As flutuações da economia são fenômenos compatíveis com o progresso tecnológico, o aumento do bem-estar e o equilíbrio a longo prazo. A condição para que isso aconteça é deixar aos mercados competitivos a incumbência de produzir os incentivos para a alocação mais eficiente da riqueza ao longo do tempo. Aos governos nada resta senão cruzar os braços para não turbar os sinais que o mercado emite e não produzir “ruído” nas informações. A demanda de moeda é estável, porque a função reserva de valor que suscita a demanda especulativa e a preferência pela liquidez sumiu do mapa; por isso, os ativos financeiros e reais são altamente intercambiáveis; o consumo depende do valor descontado de todas as receitas futuras e não da receita corrente; o tropismo em direção à teoria quantitativa da moeda arquitetou a Nairu (taxa de desemprego não aceleradora da inflação), concebida para mimetizar o conceito de taxa natural de desemprego, como advertência aos perigos de estímulos “pelo lado da demanda”. 

Na narrativa convencional, o intercâmbio de mercadorias e de ativos transcorre, com ligeiras flutuações, nos mercados eficientes informados pelos “fundamentos”. Nos modelos de equilíbrio geral com mercados completos para todas as datas, o dinheiro é supérfluo. Os agentes racionais logram maximizar sua função-utilidade, dentro das restrições impostas por sua dotação de recursos reais. No universo newtoniano da modelistica, só um desatinado poderia desejar o dinheiro pelo dinheiro. Nessa economia sem dinheiro verdadeiro não há demanda de liquidez. A macroeconomia ensinada nas últimas décadas nas academias do mundo anglo-saxão não contemplava a existência de dinheiro, bancos ou mercados financeiros.
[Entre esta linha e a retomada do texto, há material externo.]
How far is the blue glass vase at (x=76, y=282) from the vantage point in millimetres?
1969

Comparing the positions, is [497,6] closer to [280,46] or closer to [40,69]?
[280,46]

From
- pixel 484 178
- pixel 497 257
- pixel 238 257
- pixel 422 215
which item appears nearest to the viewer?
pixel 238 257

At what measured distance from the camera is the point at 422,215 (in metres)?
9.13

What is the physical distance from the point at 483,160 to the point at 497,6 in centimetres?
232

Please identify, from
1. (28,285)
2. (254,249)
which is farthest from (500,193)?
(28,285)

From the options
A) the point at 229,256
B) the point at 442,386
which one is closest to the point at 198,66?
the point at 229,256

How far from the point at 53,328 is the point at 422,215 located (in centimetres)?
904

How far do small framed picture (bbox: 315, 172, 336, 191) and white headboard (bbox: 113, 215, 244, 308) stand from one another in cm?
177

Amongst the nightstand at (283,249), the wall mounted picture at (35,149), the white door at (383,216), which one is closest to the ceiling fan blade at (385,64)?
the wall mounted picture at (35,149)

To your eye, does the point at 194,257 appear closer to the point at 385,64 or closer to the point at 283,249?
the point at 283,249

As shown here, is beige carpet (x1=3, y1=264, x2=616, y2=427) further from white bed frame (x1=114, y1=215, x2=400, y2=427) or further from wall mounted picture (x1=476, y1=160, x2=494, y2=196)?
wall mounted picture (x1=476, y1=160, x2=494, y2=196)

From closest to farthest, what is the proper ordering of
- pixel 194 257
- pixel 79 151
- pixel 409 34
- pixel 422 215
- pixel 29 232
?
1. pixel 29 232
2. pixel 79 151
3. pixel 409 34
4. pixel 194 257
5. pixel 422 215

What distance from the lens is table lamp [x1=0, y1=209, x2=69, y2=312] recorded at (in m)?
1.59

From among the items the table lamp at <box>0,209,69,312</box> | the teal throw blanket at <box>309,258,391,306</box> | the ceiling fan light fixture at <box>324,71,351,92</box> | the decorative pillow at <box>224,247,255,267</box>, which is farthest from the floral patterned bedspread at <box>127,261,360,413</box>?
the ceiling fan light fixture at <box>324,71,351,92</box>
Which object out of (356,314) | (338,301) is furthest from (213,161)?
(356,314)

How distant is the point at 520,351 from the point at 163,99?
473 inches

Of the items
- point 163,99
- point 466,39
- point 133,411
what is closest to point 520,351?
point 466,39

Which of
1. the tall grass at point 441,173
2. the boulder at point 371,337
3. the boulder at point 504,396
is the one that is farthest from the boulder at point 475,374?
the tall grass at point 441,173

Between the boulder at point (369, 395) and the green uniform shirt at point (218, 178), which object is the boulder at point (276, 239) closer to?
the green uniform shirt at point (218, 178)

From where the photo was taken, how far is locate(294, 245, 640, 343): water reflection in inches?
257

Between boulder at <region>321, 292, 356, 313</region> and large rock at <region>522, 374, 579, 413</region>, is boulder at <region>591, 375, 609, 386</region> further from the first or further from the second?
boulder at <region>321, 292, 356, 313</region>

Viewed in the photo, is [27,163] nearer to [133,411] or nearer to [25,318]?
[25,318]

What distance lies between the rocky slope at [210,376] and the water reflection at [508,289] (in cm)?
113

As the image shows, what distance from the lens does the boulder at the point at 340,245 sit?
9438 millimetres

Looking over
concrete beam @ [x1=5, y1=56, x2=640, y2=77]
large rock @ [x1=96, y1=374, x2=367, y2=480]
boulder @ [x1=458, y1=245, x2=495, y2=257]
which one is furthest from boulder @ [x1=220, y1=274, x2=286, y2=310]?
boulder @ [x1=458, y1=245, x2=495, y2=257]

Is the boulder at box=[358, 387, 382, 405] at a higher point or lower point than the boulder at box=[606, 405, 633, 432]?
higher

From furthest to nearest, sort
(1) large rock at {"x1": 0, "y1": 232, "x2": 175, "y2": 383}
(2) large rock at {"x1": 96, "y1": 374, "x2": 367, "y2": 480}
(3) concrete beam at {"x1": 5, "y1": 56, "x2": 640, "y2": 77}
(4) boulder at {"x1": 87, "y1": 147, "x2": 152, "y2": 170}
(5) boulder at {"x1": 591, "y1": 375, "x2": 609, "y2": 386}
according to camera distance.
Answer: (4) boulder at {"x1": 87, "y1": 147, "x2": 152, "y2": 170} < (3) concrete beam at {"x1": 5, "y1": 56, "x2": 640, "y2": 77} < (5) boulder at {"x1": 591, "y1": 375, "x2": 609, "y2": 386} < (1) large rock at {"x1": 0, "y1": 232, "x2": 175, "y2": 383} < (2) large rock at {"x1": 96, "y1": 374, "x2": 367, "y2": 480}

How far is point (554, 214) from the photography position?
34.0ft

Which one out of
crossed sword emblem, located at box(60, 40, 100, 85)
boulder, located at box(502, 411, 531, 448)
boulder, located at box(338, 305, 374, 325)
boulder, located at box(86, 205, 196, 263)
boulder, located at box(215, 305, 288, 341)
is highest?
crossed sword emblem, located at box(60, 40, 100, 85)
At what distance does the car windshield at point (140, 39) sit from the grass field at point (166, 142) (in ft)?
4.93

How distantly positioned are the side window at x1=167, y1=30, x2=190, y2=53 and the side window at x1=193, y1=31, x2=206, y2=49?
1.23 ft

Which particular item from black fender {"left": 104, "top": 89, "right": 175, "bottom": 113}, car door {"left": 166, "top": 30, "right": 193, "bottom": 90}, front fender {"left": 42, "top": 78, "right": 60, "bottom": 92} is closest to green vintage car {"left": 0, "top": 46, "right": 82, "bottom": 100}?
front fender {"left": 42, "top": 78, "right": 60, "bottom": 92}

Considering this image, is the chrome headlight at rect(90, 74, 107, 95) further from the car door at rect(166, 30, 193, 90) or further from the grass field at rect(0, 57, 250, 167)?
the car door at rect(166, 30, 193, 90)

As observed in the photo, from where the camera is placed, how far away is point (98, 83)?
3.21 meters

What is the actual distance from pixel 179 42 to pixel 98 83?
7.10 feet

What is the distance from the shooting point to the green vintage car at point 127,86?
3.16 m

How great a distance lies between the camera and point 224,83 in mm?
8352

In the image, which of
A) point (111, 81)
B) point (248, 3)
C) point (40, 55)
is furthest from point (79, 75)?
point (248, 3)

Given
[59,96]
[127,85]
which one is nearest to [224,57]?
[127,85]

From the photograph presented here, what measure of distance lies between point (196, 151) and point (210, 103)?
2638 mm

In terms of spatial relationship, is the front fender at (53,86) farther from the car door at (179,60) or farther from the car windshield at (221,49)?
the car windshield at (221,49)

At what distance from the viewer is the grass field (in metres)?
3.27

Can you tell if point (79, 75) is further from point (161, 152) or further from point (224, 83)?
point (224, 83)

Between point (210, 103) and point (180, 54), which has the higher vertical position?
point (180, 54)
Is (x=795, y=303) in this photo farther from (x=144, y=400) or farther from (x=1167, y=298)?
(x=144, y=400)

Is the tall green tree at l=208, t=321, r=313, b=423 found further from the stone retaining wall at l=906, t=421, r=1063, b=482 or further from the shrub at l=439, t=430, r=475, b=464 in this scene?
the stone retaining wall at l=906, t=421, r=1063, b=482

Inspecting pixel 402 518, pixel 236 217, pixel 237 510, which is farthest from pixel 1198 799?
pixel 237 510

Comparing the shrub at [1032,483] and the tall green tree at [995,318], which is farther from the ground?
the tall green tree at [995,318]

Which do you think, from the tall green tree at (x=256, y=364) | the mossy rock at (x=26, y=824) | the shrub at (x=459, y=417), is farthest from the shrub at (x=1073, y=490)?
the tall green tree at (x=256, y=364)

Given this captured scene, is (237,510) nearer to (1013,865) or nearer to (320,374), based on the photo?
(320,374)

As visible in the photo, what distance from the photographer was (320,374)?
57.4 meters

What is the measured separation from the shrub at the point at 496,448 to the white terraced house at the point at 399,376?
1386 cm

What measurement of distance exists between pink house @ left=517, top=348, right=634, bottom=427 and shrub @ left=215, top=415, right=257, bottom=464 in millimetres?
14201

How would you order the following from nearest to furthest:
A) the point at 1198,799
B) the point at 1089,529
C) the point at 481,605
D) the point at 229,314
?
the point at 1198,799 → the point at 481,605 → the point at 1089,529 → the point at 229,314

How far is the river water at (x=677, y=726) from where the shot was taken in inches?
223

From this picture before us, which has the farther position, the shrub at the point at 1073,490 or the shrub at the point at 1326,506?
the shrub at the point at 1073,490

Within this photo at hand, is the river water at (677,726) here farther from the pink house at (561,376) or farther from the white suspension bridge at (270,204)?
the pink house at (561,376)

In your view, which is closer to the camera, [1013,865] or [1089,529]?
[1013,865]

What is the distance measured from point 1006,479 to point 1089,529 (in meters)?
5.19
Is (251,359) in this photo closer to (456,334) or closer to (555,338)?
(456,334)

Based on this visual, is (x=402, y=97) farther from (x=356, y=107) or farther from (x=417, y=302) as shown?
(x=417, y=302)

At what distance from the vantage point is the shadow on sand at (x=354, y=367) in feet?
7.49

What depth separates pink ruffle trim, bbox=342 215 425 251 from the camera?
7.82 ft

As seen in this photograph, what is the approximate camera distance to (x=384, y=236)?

Os mercados de crédito, de avaliação da riqueza e suas poderosas instituições – o sistema nervoso que comanda o capitalismo – são impedidos pela racionalidade dos “mercados eficientes” de desatar corridas para a liquidez e crises financeiras. Na realidade essa concepção da economia, digamos, “de mercado” é estática e o dinheiro entra na dança apenas como numerário, unidade de conta. A dinâmica da economia é movida pelas forças reais da abstinência e da poupança que, sem fricções, se transformam imediatamente em investimento. A trajetória apresenta suaves flutuações, mas a economia é sempre igual a ela mesma, ancorada nas expectativas racionais do agente representativo. Não há dinâmica no sentido de um movimento no tempo histórico. super-homem da Teoria Novo-Clássica, aquele das expectativas racionais, não se deixa enganar por “truques nominais” da política monetária e da política fiscal. A hipótese das expectativas racionais postula a superneutralidade da moeda e o “teorema da equivalência ricardiana”: o agente racional   reconhece o caráter artificial do dinheiro e sabe que os truques nominais e o déficit fiscal de hoje serão corrigido “estruturalmente” por mais impostos amanhã. A tentativa política econômica para reduzir o desemprego só resultaria em maiores taxas de inflação e necessidade de maiores impostos no futuro.